Complex tools with many parameters or behaviors need more documentation. Simple tools need less. This dimension scales expectations accordingly.

Parameters3/5

Does the description clarify parameter syntax, constraints, interactions, or defaults beyond what the schema provides?

Schema description coverage is 100%, so the schema already documents all four parameters thoroughly. The description adds no additional parameter semantics beyond what's in the schema - it doesn't explain relationships between parameters, provide examples, or clarify search behavior. Baseline 3 is appropriate when schema does the heavy lifting.

Input schemas describe structure but not intent. Descriptions should explain non-obvious parameter relationships and valid value ranges.

Purpose4/5

Does the description clearly state what the tool does and how it differs from similar tools?

The description clearly states the tool's purpose with specific verbs ('Search and list') and resource ('DNS authoritative zones in Infoblox'). It distinguishes itself from sibling tools like 'get_dns_views' or 'get_all_records_in_zone' by focusing on zones rather than views or records. However, it doesn't explicitly differentiate from 'create_zone' or 'delete_zone' in terms of operation type beyond the obvious verb differences.

Agents choose between tools based on descriptions.

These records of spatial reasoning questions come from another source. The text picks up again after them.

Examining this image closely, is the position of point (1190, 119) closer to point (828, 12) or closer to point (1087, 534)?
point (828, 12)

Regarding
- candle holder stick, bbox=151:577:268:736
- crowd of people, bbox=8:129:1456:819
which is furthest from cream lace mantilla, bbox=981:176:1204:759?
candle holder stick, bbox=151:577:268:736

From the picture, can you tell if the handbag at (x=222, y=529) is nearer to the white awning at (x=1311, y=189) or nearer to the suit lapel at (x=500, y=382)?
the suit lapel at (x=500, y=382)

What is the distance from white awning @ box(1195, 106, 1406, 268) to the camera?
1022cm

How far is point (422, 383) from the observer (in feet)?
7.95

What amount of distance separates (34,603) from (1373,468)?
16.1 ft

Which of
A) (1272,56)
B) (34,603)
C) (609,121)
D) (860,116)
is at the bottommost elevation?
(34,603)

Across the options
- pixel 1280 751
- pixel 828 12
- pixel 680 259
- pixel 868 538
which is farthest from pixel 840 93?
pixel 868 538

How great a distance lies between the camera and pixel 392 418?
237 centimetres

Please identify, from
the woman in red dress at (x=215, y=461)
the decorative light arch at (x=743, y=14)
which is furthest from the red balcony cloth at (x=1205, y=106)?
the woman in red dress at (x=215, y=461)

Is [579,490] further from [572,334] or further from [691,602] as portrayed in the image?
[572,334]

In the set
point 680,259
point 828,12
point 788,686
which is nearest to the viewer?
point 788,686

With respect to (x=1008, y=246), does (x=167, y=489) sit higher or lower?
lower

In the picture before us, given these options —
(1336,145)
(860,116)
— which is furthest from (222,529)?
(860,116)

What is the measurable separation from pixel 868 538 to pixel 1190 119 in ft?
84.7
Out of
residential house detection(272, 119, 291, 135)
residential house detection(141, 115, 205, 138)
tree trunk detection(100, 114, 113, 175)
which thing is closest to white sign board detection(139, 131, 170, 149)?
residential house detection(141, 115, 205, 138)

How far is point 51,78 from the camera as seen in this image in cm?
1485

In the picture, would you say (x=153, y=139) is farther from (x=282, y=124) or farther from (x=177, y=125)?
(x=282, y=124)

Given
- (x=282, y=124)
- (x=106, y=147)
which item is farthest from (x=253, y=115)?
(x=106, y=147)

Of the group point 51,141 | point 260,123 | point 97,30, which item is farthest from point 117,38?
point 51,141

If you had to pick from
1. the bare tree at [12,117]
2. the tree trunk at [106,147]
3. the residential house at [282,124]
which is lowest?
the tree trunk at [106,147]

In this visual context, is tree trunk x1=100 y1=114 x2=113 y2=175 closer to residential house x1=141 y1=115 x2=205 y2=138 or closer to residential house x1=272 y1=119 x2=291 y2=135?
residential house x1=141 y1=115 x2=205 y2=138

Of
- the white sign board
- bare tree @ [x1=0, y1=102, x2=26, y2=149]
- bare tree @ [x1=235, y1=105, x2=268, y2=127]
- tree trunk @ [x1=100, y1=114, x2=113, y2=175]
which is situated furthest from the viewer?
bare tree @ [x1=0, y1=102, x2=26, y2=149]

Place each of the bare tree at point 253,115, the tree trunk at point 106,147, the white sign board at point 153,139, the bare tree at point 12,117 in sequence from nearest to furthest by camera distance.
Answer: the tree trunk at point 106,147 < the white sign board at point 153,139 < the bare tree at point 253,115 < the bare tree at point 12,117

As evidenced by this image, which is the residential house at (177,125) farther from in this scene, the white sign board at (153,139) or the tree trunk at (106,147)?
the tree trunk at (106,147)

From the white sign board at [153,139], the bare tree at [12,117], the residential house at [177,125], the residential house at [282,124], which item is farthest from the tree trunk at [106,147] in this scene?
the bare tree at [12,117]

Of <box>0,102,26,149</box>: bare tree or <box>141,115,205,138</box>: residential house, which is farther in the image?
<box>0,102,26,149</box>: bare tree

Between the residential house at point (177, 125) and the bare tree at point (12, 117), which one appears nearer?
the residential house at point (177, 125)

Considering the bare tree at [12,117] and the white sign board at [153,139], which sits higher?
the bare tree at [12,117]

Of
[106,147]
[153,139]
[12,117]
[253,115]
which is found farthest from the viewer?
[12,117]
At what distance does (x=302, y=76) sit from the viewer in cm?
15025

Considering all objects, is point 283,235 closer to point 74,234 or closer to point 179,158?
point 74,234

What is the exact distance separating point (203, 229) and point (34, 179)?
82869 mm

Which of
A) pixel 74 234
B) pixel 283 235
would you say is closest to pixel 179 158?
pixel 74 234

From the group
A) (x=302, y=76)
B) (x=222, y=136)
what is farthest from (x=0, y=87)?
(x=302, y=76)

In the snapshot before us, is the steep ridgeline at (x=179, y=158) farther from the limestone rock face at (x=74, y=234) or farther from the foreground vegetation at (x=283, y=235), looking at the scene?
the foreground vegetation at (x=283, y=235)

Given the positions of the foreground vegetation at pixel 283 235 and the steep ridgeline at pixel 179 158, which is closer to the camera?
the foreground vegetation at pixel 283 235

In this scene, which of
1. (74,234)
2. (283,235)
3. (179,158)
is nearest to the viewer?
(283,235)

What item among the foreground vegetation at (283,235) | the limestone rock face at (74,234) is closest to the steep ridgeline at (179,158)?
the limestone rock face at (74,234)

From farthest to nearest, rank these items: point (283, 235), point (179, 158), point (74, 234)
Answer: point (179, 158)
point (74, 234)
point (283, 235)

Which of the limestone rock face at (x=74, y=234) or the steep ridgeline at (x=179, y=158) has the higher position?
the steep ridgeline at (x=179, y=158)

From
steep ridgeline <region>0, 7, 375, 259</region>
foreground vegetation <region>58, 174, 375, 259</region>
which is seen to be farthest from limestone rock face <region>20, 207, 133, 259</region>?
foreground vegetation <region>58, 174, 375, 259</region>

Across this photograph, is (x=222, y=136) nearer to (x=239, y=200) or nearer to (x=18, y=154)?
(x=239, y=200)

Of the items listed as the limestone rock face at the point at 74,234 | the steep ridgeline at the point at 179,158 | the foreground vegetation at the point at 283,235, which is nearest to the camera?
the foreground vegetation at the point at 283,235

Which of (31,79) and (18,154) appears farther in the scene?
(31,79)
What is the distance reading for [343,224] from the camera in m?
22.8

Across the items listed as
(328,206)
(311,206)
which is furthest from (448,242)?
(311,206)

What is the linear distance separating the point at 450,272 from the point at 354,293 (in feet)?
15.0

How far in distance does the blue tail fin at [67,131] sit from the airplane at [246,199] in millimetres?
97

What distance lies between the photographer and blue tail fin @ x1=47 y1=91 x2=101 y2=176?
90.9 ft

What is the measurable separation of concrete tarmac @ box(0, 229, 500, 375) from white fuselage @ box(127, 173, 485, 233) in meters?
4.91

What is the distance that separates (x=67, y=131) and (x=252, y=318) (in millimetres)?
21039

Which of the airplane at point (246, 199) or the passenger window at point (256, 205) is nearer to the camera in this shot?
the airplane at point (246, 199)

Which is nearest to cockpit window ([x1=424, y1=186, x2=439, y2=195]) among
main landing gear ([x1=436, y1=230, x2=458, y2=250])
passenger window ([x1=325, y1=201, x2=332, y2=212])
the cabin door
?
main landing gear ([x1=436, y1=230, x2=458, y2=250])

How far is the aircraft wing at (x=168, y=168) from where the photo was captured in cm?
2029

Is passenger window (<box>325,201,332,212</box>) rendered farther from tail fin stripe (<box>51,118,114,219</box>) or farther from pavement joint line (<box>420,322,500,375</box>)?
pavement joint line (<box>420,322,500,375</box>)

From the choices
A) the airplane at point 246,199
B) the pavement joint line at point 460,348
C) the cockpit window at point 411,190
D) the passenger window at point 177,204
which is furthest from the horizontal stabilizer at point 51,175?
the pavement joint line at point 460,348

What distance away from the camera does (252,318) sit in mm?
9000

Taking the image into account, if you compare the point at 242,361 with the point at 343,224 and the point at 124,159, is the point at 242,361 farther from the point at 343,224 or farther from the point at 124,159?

A clear purpose with a specific verb and resource helps agents select the right tool.

Usage Guidelines2/5

Does the description explain when to use this tool, when not to, or what alternatives exist?

The description provides no guidance on when to use this tool versus alternatives. It doesn't mention when to prefer this over 'global_search' for zone queries, or how it relates to 'search_dns_records' for record-level searches. There's no context about prerequisites, typical use cases, or exclusions.

Agents often have multiple tools that could apply. Explicit usage guidance like "use X instead of Y when Z" prevents misuse.